## Problems
**1.** In the hashmap pair-counting steps, which two target values are calculated for each element arr[i]?
**2.** Reproduce the passage of the hashmap pair-counting steps starting at "Create a HashMap" and ending at "frequency of 1.".

═══ Document excerpt

Create a HashMap for Frequencies:

  • First, declare a hashmap (or dictionary) to store the frequencies of each element in the array. The element will be the key, and its frequency (i.e., how many times it appears in the array) will be the value.

Populate the HashMap:

  • Traverse the array once, and for each element, update its frequency in the hashmap. If the element already exists in the hashmap, increment its frequency. Otherwise, insert it with an initial frequency of 1.

Find Valid Pairs:

  • Traverse the array again. For each element arr[i]:
  • Calculate two target values: k + arr[i] and arr[i] - k.
  • For each of these two values, check if it exists in the hashmap. If it does, this means that the current element forms a valid pair with the element that has the calculated value.
  • The number of valid pairs for the current element will be the frequency of the found element (because one element can pair with multiple instances of another).
  • Add the frequency of the matching element to the count of valid pairs.

══════
═══ Items

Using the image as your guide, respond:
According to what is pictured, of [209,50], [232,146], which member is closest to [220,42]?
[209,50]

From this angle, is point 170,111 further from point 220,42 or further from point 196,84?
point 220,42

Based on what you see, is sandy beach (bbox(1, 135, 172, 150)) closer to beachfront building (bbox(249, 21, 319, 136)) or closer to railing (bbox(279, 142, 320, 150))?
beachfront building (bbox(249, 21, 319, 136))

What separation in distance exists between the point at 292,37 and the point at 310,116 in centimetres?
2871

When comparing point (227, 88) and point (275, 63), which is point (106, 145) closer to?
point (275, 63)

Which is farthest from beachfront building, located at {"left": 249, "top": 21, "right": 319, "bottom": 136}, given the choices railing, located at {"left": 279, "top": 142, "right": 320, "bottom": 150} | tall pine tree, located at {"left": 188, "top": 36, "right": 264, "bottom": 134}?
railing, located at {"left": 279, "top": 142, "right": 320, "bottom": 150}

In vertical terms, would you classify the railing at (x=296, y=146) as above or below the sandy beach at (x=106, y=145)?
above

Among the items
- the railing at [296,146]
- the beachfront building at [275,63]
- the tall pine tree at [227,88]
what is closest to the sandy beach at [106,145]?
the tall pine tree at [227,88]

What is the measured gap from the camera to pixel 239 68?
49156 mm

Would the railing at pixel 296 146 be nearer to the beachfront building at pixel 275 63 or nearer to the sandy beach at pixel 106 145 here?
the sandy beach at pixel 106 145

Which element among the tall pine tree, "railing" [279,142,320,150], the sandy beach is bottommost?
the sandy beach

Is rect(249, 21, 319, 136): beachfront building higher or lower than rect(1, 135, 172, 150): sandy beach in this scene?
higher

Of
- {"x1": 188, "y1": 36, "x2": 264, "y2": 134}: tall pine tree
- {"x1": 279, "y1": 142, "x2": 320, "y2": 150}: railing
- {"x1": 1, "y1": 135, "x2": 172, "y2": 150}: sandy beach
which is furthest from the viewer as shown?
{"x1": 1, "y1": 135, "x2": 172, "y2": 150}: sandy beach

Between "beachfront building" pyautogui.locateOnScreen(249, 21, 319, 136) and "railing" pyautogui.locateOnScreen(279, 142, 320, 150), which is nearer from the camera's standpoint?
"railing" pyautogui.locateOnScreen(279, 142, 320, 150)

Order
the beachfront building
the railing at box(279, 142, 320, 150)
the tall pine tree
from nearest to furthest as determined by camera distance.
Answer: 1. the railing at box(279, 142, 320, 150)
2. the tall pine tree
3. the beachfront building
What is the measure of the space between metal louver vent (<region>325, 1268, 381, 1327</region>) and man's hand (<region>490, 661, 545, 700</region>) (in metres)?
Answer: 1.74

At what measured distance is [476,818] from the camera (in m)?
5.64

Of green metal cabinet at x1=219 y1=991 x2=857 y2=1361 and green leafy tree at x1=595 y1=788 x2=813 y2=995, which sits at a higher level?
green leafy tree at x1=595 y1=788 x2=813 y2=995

══════

## Task results
**1.** k + arr[i] and arr[i] - k

**2.**
Create a HashMap for Frequencies:

  • First, declare a hashmap (or dictionary) to store the frequencies of each element in the array. The element will be the key, and its frequency (i.e., how many times it appears in the array) will be the value.

Populate the HashMap:

  • Traverse the array once, and for each element, update its frequency in the hashmap. If the element already exists in the hashmap, increment its frequency. Otherwise, insert it with an initial frequency of 1.